- _Required actions_
1. Answer these from the passage on the chain flow and Runnable, one answer a line, marked to match:
(a) What does the prompt component output?
(b) What does the output_parser turn a ChatMessage into?
(c) What does batch/abatch do?
2. Please return the part of the passage on the chain flow and Runnable from "The Runnable protocol" up to and including "from an input.".
3. In one to three sentences, explain why the passage on the chain flow and Runnable uses a `RunnableParallel` in `setup_and_retrieval`.

- _Passage shown_
┌────────

With the flow being:

1. The first steps create a `RunnableParallel` object with two entries. The first entry, `contex`t will include the document results fetched by the `retriever`. The second entry, `question` will contain the user’s original question. To pass on the question, we use `RunnablePassthrough` to copy this entry.

2. Feed the dictionary from the step above to the prompt component. It then takes the user input which is question as well as the retrieved document which is context to construct a prompt and output a `PromptValue`.

3. The `model` component takes the generated prompt, and passes into the OpenAI LLM model for evaluation. The generated output from the model is a `ChatMessage` object.

4. Finally, the output_parser component takes in a ChatMessage, and transforms this into a Python string, which is returned from the invoke method.


> As the prompt in the 2nd setep needs 2 outputs, we use a `RunnableParallel` in the `setup_and_retrieval` so that these 2 o/ps can be fed in parallel to the next component (prompt)

__What is `Runnable`__?


A unit of work that can be invoked, batched, streamed, transformed and composed.

The Runnable protocol is implemented for most components. This is a standard interface, which makes it easy to define custom chains as well as invoke them in a standard way. The standard interface includes:

- invoke/ainvoke: Transforms a single input into an output.

- batch/abatch: Efficiently transforms multiple inputs into outputs.

- stream/astream: Streams output from a single input as it’s produced.

- astream_log: Streams output and selected intermediate results from an input.

The input type and output type varies by component:

![](https://gcdnb.pbrd.co/images/LRnTQtlaNk9W.png)

└────────

- _Extracted records_

┌────────

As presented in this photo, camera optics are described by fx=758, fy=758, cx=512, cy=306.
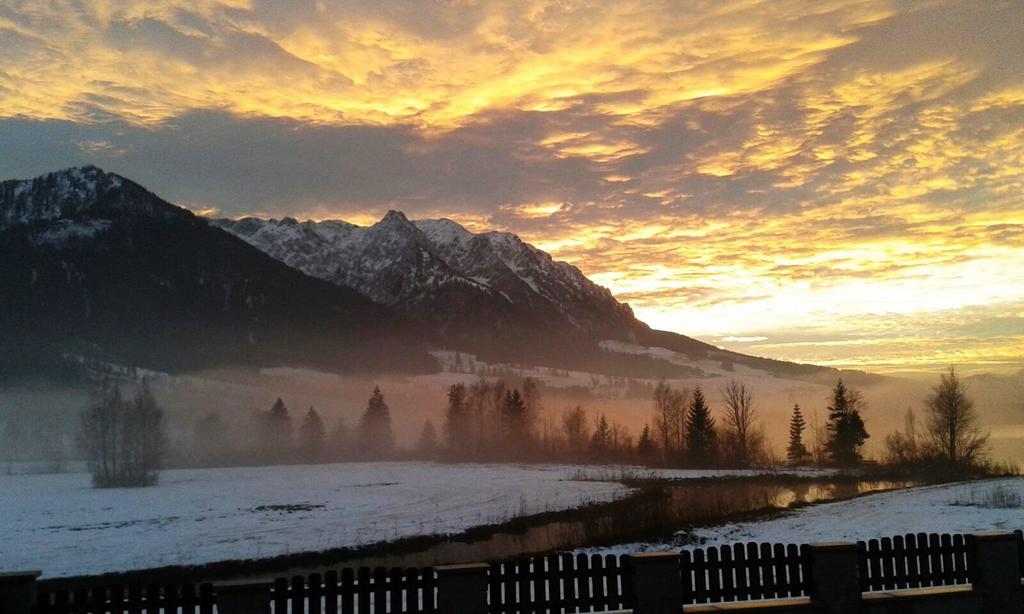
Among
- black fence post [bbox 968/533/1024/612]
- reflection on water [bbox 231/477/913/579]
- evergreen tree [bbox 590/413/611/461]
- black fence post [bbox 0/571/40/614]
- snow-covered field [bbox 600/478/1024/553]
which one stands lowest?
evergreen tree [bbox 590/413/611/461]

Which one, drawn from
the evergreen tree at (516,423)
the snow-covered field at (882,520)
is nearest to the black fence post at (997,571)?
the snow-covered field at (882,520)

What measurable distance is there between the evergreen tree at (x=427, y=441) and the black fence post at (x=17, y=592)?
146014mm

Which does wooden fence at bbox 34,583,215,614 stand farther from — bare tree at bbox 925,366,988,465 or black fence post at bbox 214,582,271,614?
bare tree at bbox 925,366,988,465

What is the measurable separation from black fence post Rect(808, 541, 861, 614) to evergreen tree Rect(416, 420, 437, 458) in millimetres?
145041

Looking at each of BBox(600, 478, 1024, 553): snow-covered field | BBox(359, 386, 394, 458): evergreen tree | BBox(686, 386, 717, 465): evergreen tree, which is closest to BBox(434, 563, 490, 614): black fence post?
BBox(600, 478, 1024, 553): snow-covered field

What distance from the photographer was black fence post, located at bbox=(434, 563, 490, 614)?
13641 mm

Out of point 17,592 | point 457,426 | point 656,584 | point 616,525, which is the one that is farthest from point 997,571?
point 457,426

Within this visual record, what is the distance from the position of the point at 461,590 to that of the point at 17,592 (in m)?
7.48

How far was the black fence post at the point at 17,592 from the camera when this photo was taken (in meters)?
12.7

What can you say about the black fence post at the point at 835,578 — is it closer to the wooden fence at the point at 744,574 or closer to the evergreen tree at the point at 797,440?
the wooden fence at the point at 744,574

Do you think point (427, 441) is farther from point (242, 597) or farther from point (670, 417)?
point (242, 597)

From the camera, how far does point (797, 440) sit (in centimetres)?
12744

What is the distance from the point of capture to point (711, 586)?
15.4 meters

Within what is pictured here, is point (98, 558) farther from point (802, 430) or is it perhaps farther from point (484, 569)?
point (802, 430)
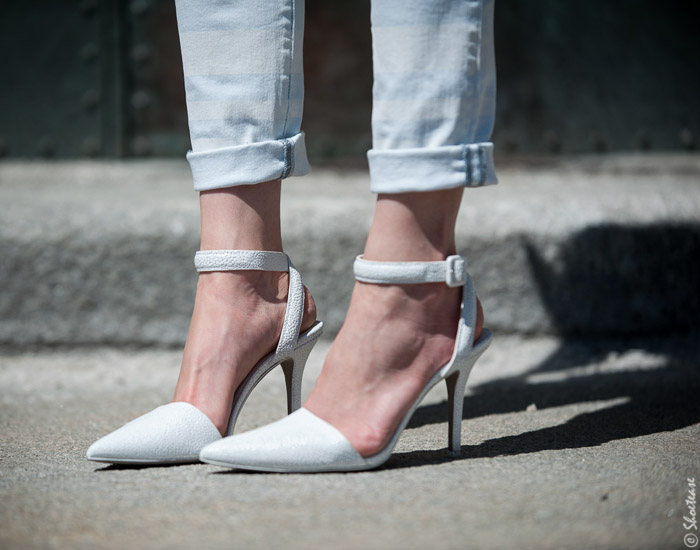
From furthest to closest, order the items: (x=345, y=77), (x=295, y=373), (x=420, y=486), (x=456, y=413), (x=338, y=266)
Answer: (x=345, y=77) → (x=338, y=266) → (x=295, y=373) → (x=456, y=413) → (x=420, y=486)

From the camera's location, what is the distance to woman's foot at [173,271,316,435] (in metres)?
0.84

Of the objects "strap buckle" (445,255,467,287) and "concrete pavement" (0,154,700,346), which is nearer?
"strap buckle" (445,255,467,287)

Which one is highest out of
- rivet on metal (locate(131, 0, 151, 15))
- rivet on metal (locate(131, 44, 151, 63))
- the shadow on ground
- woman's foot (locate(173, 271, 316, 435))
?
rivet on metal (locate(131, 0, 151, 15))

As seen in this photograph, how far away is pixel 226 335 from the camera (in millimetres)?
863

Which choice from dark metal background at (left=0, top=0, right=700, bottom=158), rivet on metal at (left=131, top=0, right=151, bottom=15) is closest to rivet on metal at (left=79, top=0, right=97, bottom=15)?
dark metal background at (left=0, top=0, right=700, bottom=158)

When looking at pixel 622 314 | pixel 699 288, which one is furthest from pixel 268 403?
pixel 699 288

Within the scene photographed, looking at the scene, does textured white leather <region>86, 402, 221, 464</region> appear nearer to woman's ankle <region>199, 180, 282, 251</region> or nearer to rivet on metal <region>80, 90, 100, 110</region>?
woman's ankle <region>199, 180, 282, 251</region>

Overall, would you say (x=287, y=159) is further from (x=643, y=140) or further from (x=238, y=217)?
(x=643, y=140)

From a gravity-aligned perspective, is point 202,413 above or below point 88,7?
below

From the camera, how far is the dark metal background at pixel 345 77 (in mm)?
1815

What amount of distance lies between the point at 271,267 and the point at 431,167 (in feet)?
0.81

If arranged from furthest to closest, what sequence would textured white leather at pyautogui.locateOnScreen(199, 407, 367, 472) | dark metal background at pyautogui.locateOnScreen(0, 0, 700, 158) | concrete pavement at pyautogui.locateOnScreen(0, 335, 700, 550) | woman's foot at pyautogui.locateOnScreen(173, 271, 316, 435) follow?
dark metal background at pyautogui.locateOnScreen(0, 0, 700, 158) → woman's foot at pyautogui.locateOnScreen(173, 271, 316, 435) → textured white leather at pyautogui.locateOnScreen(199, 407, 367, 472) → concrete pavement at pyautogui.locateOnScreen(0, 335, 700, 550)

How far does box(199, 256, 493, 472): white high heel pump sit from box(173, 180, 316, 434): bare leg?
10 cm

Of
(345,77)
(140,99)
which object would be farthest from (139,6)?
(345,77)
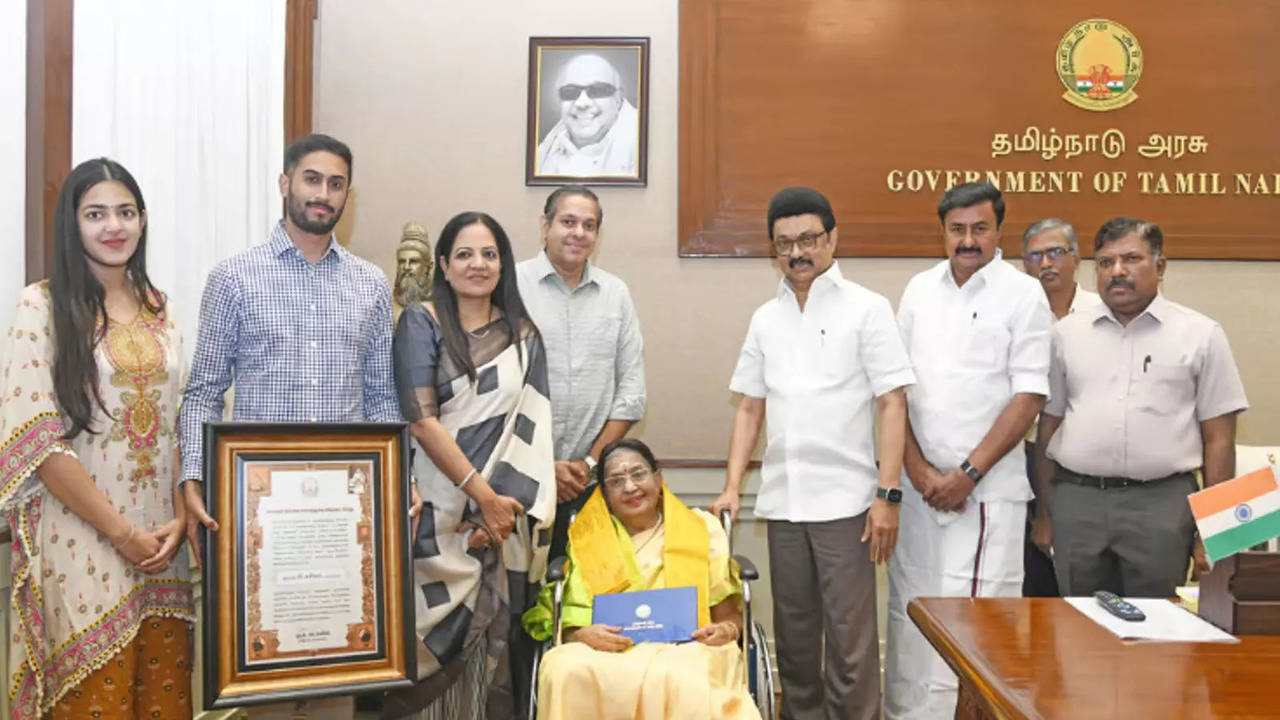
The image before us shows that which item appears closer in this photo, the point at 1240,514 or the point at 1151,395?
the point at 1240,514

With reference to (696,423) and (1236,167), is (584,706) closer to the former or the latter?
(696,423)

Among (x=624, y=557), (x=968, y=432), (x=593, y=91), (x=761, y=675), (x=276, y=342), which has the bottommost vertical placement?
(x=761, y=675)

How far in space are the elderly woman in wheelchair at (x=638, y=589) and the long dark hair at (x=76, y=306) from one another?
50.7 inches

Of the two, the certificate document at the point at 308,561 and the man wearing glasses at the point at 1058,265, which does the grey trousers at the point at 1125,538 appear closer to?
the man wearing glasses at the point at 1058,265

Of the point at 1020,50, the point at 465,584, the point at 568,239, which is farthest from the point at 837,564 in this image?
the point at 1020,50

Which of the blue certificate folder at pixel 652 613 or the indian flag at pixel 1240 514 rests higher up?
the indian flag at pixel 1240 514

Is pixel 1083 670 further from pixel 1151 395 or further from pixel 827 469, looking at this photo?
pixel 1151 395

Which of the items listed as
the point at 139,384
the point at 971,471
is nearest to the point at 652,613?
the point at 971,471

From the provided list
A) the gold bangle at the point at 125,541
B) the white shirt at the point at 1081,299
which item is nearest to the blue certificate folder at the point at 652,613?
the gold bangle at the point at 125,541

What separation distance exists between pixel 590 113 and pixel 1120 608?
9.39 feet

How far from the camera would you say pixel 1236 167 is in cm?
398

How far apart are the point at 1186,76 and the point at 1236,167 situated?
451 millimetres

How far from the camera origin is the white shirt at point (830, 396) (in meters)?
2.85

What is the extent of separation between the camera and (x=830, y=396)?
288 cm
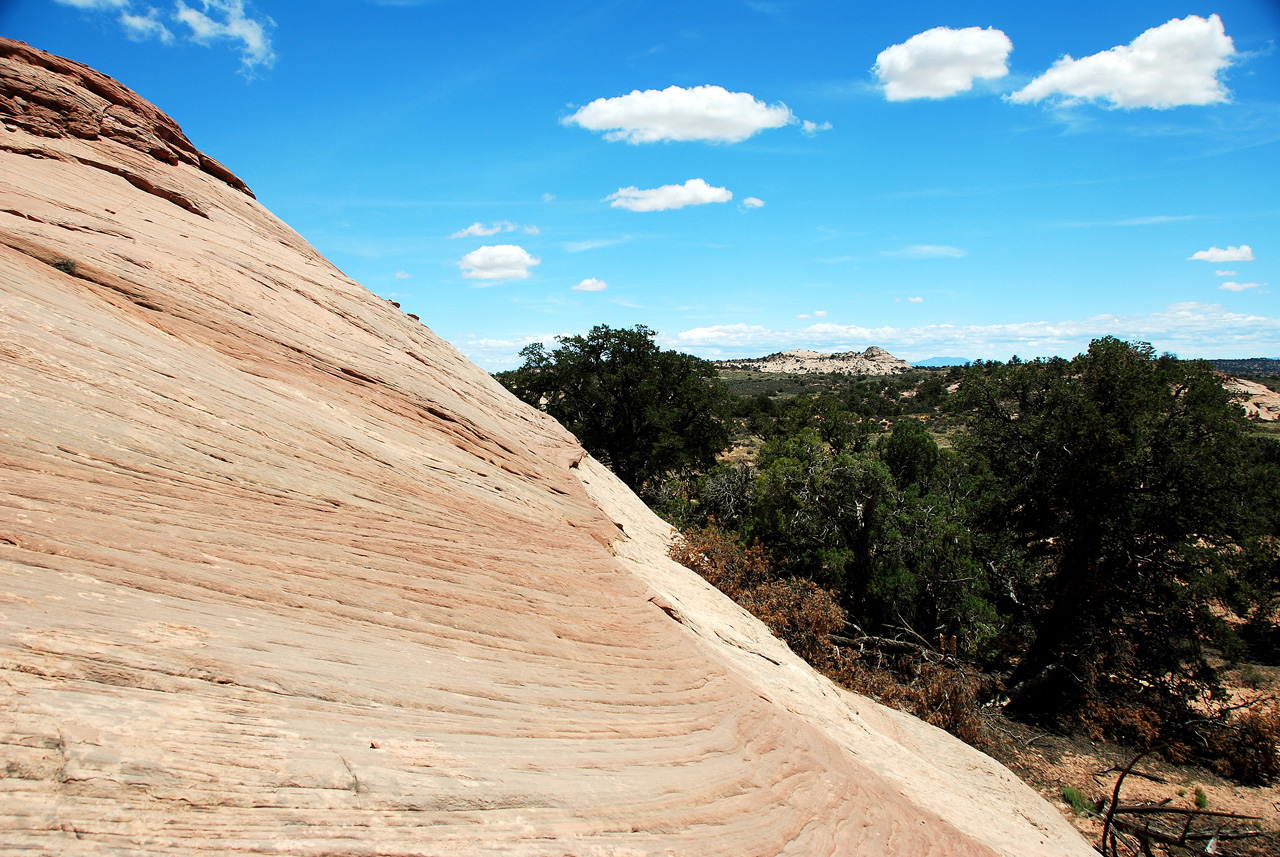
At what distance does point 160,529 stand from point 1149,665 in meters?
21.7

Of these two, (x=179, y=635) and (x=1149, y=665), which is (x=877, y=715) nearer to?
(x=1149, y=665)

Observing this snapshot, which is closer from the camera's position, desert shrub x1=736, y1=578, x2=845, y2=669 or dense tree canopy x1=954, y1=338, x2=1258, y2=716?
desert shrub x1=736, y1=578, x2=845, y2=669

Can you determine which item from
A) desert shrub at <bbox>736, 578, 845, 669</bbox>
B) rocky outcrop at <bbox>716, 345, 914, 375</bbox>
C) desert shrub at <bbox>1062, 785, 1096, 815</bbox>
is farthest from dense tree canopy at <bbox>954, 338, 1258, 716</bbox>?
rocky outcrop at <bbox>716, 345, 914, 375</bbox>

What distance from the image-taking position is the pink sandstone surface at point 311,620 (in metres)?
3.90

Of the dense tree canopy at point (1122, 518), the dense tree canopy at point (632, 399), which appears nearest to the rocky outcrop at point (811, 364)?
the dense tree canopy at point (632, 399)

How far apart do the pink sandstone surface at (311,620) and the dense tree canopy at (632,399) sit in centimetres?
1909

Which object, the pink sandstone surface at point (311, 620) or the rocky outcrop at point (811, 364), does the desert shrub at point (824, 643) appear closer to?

└────────

- _Solutions_
1.
(a) A `PromptValue`.
(b) A Python string.
(c) It efficiently transforms multiple inputs into outputs.

2.
The Runnable protocol is implemented for most components. This is a standard interface, which makes it easy to define custom chains as well as invoke them in a standard way. The standard interface includes:

- invoke/ainvoke: Transforms a single input into an output.

- batch/abatch: Efficiently transforms multiple inputs into outputs.

- stream/astream: Streams output from a single input as it’s produced.

- astream_log: Streams output and selected intermediate results from an input.

3. The prompt in the second step needs two outputs, the context and the question. A `RunnableParallel` is used so that both can be fed in parallel to the prompt component.